* **EXERCISE PASSAGE**:

Andrew Russell Bennett (born August 26, 1978) is a former American football wide receiver of the National Football League (NFL). He was signed by the Tennessee Titans as an undrafted free agent in 2001. He played college football at UCLA.

Bennett was also a member of the St. Louis Rams and Baltimore Ravens. He retired prior to the 2009 season due to a knee injury.

Early years
Bennett attended Miramonte High School in Orinda, California, and was a three-sport standout in football, baseball, and basketball. As a senior football quarterback, he won first-team All-League and second-team All-Bay Area honors, after he passed for 2,308 yards and 18 touchdowns and rushed for six touchdowns. In baseball, he batted .430 and won first-team All-League honors.

College career
Bennett was offered a scholarship to play at Princeton University in New Jersey, but turned it down to attend the University of California, Los Angeles (UCLA). He was a walk-on as a quarterback and elected to redshirt the 1996 season. He was awarded a scholarship for the 1997 season and switched positions to become a wide receiver for his junior year. He played both wide receiver and quarterback in his senior season and won the Paul I. Wellman Award for All-Around Excellence. He graduated from UCLA with a major in Political Science, and is also a member of the Sigma Chi fraternity.

* **ASSIGNED TASK A**:
Answer these questions using the biography:
(i) Which team signed Bennett as an undrafted free agent, and in what year?
(ii) What batting average did he post in high school baseball?
(iii) Which university's scholarship offer did he turn down?
* **ASSIGNED TASK B**: Reproduce the part of the biography that opens with the words containing "Andrew Russell Bennett" and closes with "a knee injury.".

* **INFORMATION SHOWN**:

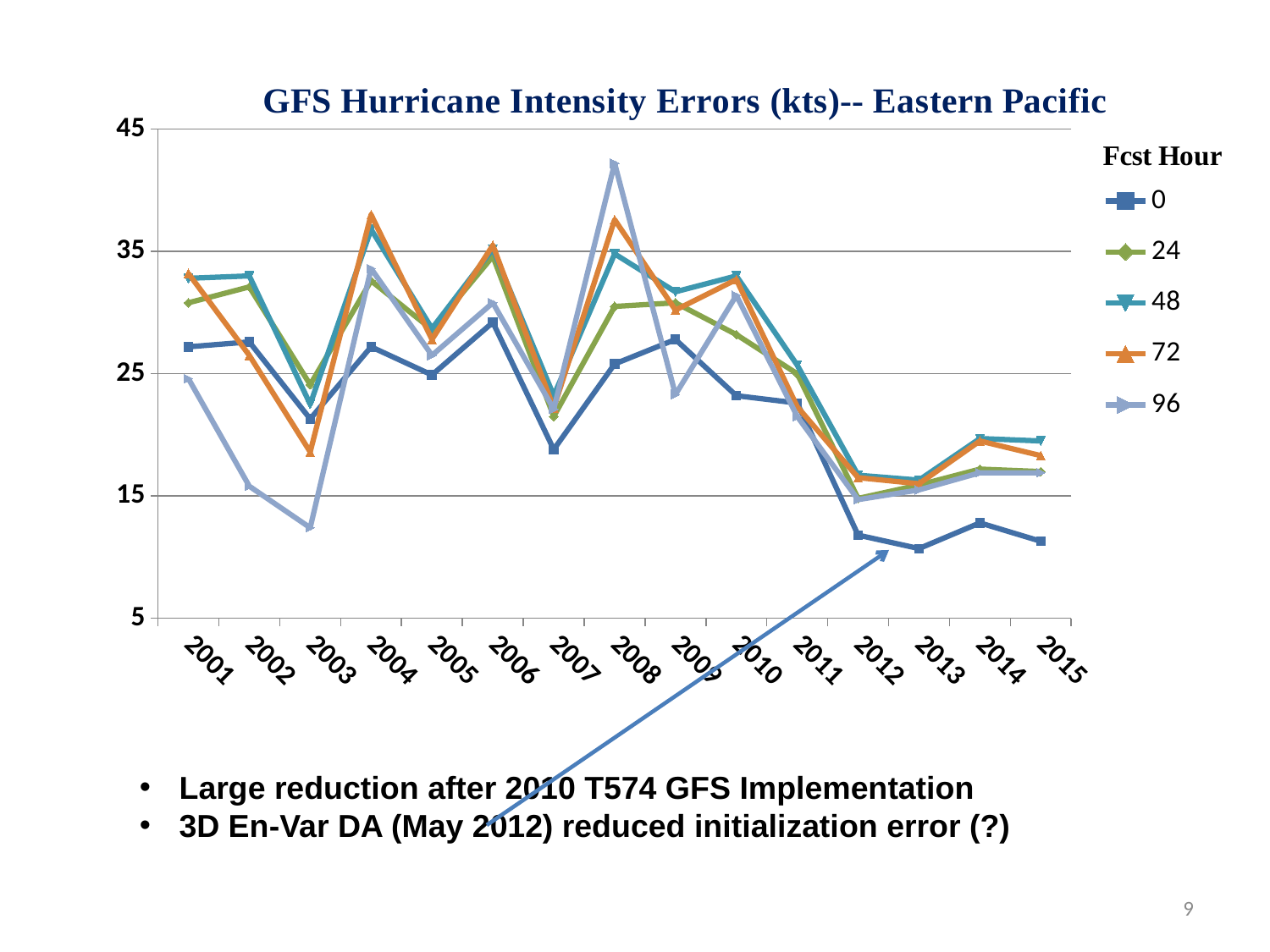
Is the value for the 96 forecast hour in 2008 greater or less than 35? greater How many years are plotted along the x axis? 15 Is the value for the 0 forecast hour in 2013 greater or less than 15? less Is the value for the 72 forecast hour in 2004 greater or less than 35? greater How many series does the legend list? 5 What is the title of the legend? Fcst Hour What kind of chart is shown on the slide? line chart What is the title of the chart? GFS Hurricane Intensity Errors (kts)-- Eastern Pacific In which year does the 96 forecast hour series reach its lowest value? 2003 In which year does the 96 forecast hour series reach its highest value? 2008 In 2008, which is larger: the value for the 96 forecast hour or the 0 forecast hour? 96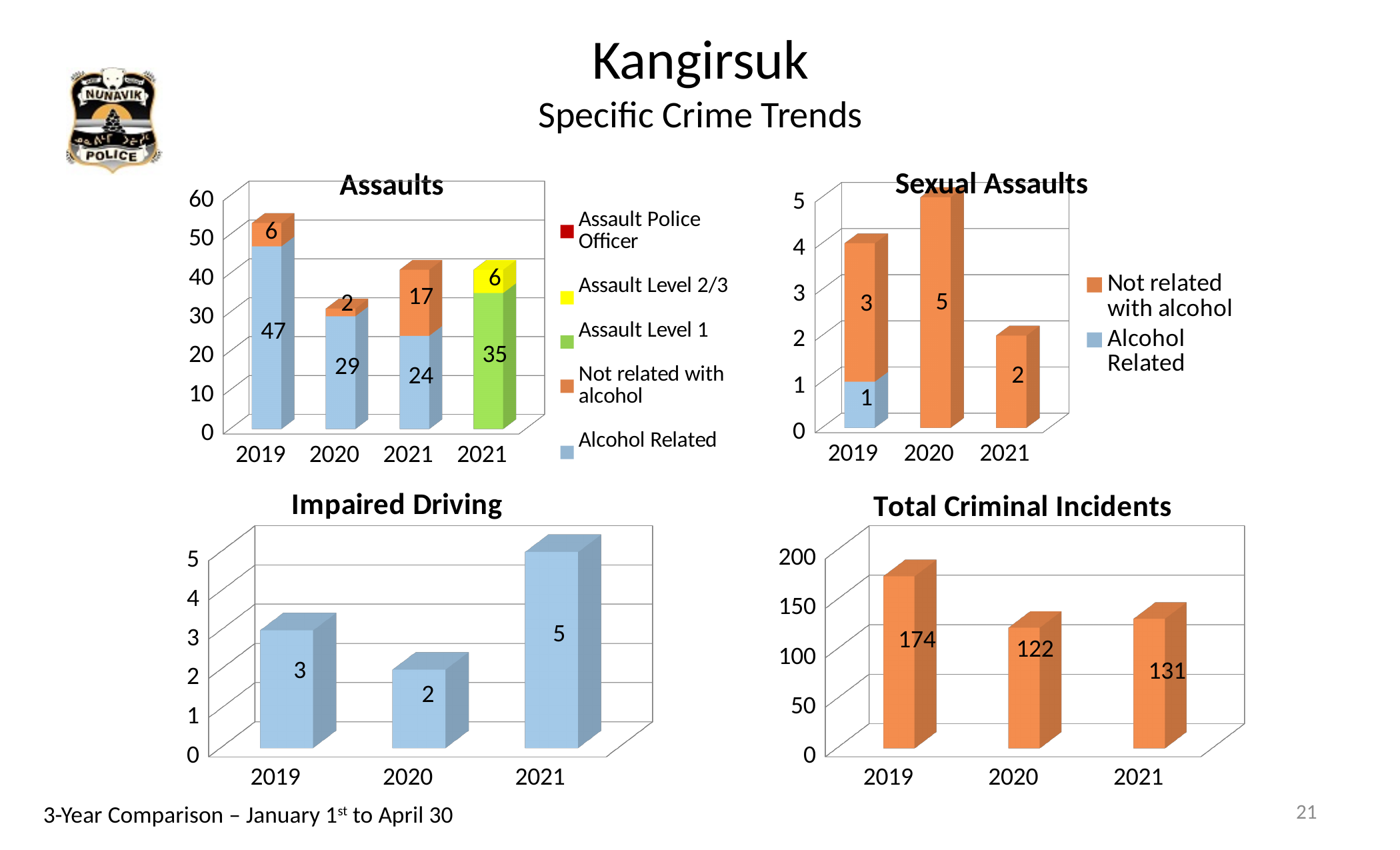
In the Total Criminal Incidents chart, what is the difference between the 2019 and 2021 values? 43 What kind of chart is the Impaired Driving chart? bar chart In the Assaults chart, what is the Not related with alcohol value for 2021? 17 In the Assaults chart, what is the Alcohol Related value for 2019? 47 In the Total Criminal Incidents chart, is the value for 2020 greater or less than 150? less In the Total Criminal Incidents chart, which year has the lowest value? 2020 In the Impaired Driving chart, which year has the highest value? 2021 In the Impaired Driving chart, what is the difference between the 2021 and 2020 values? 3 In the Sexual Assaults chart, what is the total of the stacked bar for 2019? 4 How many series does the legend of the Assaults chart list? 5 In the Assaults chart, what is the total of the stacked bar for 2020? 31 In the Sexual Assaults chart, what is the Not related with alcohol value for 2020? 5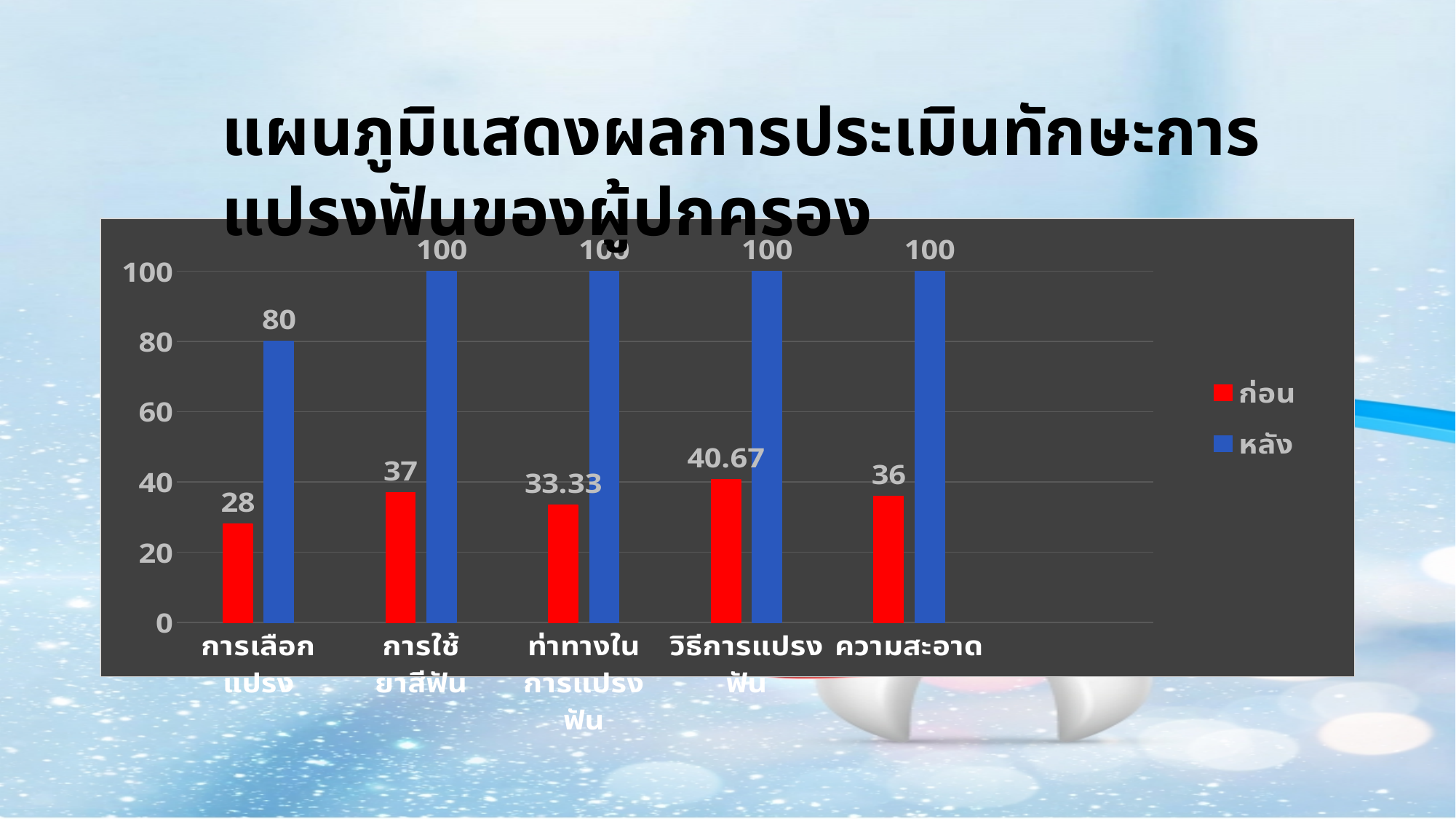
What is the value of the ก่อน series for การเลือกแปรง? 28 What is the value of the ก่อน series for วิธีการแปรงฟัน? 40.67 Which is larger for การใช้ยาสีฟัน, the ก่อน value or the หลัง value? หลัง What is the value of the ก่อน series for ท่าทางในการแปรงฟัน? 33.33 How many series does the legend list? 2 Which category has the highest ก่อน value? วิธีการแปรงฟัน How many categories are shown on the x axis? 5 What is the value of the หลัง series for การเลือกแปรง? 80 What kind of chart is shown on the slide? Bar chart Which category has the lowest หลัง value? การเลือกแปรง What is the difference between the หลัง and ก่อน values for ความสะอาด? 64 Which category has the lowest ก่อน value? การเลือกแปรง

* **YOUR RESPONSE A**:
(i) The Tennessee Titans, in 2001.
(ii) .430.
(iii) Princeton University.

* **YOUR RESPONSE B**:
Andrew Russell Bennett (born August 26, 1978) is a former American football wide receiver of the National Football League (NFL). He was signed by the Tennessee Titans as an undrafted free agent in 2001. He played college football at UCLA.

Bennett was also a member of the St. Louis Rams and Baltimore Ravens. He retired prior to the 2009 season due to a knee injury.